With this in mind, doesn’t it make sense to look for things that you can eliminate from your bank or credit union? Think of it like a hot air balloon. In the past, some carried heavy sandbags when they flew. When the pilot wanted to go higher, he simply dropped a sandbag or two. Think of the heights your bank or credit union could attain if it was able to dump a few unneeded sandbags from its load.
Following are a few quick ideas to consider when looking for your shop’s appendix.
- Too many products and services. Are nine different checking accounts too many options? Do consumers really care that you offer discounted amusement park tickets? And does anybody still call the automated telephone teller to check their balances anymore?

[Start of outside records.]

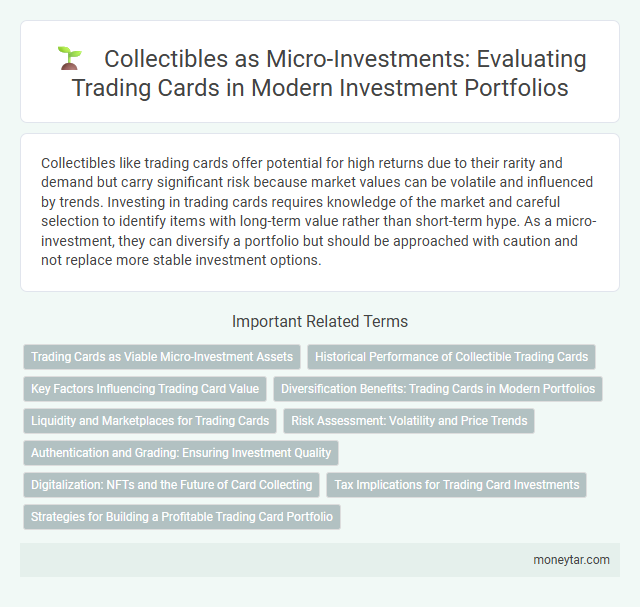 Collectibles as Micro-Investments: Evaluating Trading Cards in Modern Investment Portfolios

Collectibles like trading cards offer potential for high returns due to their rarity and demand but carry significant risk because market values can be volatile and influenced by trends. Investing in trading cards requires knowledge of the market and careful selection to identify items with long-term value rather than short-term hype. As a micro-investment, they can diversify a portfolio but should be approached with caution and not replace more stable investment options.

Important Related Terms

Trading Cards as Viable Micro-Investment Assets

Historical Performance of Collectible Trading Cards

Key Factors Influencing Trading Card Value

Diversification Benefits: Trading Cards in Modern Portfolios

Liquidity and Marketplaces for Trading Cards

Risk Assessment: Volatility and Price Trends

Authentication and Grading: Ensuring Investment Quality

Digitalization: NFTs and the Future of Card Collecting

Tax Implications for Trading Card Investments

Strategies for Building a Profitable Trading Card Portfolio

moneytar.com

- Too many fees. This one is talked about a lot, but still warrants discussion. Yes, fee income is important. But so is keeping consumers happy. Are your products and services fee-heavy?
- Too many branches. Yes, physical branches. As more and more consumers turn to mobile ways of interacting with their financial institution, fewer are coming into branches. Are these brick-and-mortar locations dragging you down? And is the money you spend on them keeping you from expanding your mobile and digital offerings?
A ruptured appendix is no fun. But once you recover and find out you’re better off without it, it’s not so bad. Similarly, looking at things in your bank or credit union that you can do without is also a potentially stressful process. But in the end, shedding those extra sandbags is good for both your bank or credit union and its consumers.